▶ [Ziel der Übung] Gib aus dem Textabschnitt über die Zukäufe den Teil wortgetreu aus, der bei "Dass er für" beginnt und bei "erstmals konsolidiert werden." endet.

--- Textabschnitt ---

Wachstum durch Zukäufe

Dass er für das Geschäftsjahr 2000 noch satte Zuwächse vorweisen kann, hat er zahlreichen Zukäufen zu verdanken. In den vergangenen Jahren investierte Zumwinkel rund 12 Mrd. Euro in Brief-, Paket-, Logistik- und Finanzbeteiligungen. Darunter sind etliche Schwergewichte wie der US-Luftspediteur Air Express International und die DSL-Bank, die nun erstmals konsolidiert werden.

Spätestens 2002, beim Kassensturz für das laufende Geschäftsjahr, könnte sich Ernüchterung bei den Aktionären breit machen. Den Prognosen der Deutschen Bank zufolge werden sich die Zuwächse des Staatsunternehmens deutlich abschwächen. Umsatz und Gewinn sollen dann nur noch gemächlich steigen, mit drei bis vier Prozent.

Noch bedrückender: Die Abhängigkeit vom lukrativen Briefgeschäft, das einer Lizenz zum Gelddrucken gleichkommt, nimmt kaum ab. Den Berechnungen der Deutsch-Banker zufolge erzielt Zumwinkel im Jahr 2002 immer noch zwei Drittel des Konzerngewinns mit dem Briefgeschäft. Den Rest teilen sich die Sparten Paket, Logistik und Finanzdienstleistungen.

--- Einträge ---

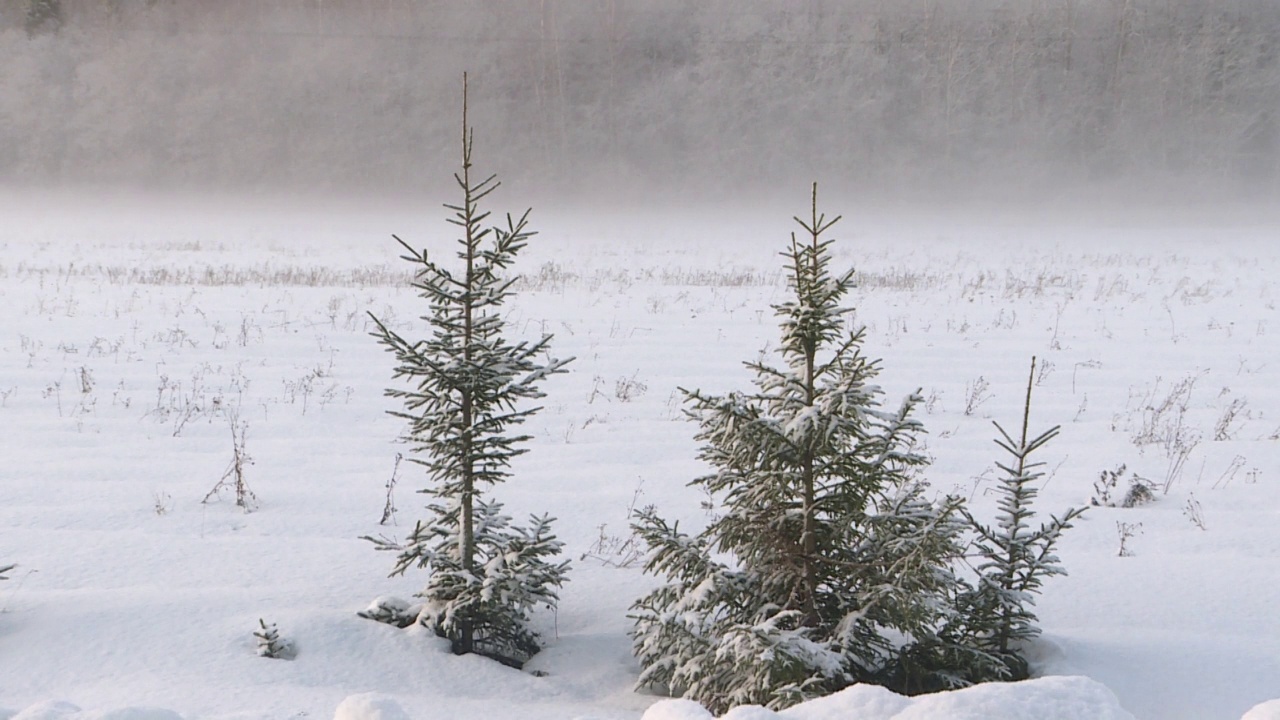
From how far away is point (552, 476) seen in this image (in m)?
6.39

---
--- Einträge ---

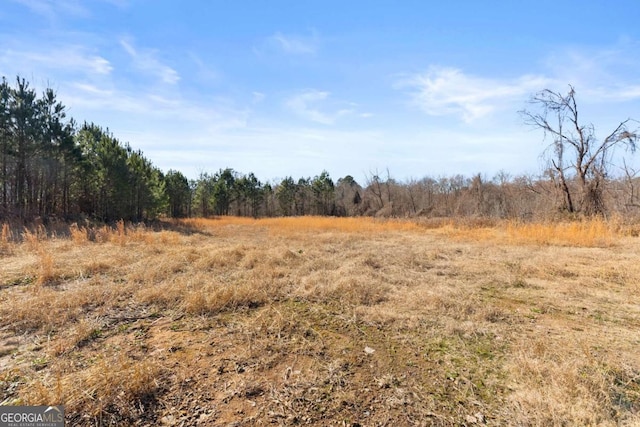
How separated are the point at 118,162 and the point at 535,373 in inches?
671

---
--- Einträge ---

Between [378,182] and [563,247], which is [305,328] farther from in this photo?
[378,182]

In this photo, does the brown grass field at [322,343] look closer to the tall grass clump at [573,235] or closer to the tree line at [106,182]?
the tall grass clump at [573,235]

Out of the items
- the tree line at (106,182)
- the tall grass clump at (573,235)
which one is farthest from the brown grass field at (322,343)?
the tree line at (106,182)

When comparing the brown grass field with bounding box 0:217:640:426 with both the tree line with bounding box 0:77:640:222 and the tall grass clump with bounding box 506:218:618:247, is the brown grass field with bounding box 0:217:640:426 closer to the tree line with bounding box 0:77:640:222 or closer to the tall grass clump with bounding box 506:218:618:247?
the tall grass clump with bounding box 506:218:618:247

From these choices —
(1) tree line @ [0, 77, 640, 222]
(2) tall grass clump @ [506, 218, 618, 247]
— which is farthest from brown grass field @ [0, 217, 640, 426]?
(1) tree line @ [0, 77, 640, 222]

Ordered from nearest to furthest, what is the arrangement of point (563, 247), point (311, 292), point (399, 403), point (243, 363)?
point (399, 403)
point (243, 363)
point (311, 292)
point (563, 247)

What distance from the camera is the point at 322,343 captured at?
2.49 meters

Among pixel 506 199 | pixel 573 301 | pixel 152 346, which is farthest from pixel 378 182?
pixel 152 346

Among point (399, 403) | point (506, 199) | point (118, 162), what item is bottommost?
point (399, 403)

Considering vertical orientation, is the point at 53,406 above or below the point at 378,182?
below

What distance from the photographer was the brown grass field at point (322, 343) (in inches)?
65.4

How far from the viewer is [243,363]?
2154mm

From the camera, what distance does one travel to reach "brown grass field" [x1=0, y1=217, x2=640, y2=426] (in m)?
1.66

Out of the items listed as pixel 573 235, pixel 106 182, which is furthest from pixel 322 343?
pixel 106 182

---

▶ [Schriftliche Antwort]
Dass er für das Geschäftsjahr 2000 noch satte Zuwächse vorweisen kann, hat er zahlreichen Zukäufen zu verdanken. In den vergangenen Jahren investierte Zumwinkel rund 12 Mrd. Euro in Brief-, Paket-, Logistik- und Finanzbeteiligungen. Darunter sind etliche Schwergewichte wie der US-Luftspediteur Air Express International und die DSL-Bank, die nun erstmals konsolidiert werden.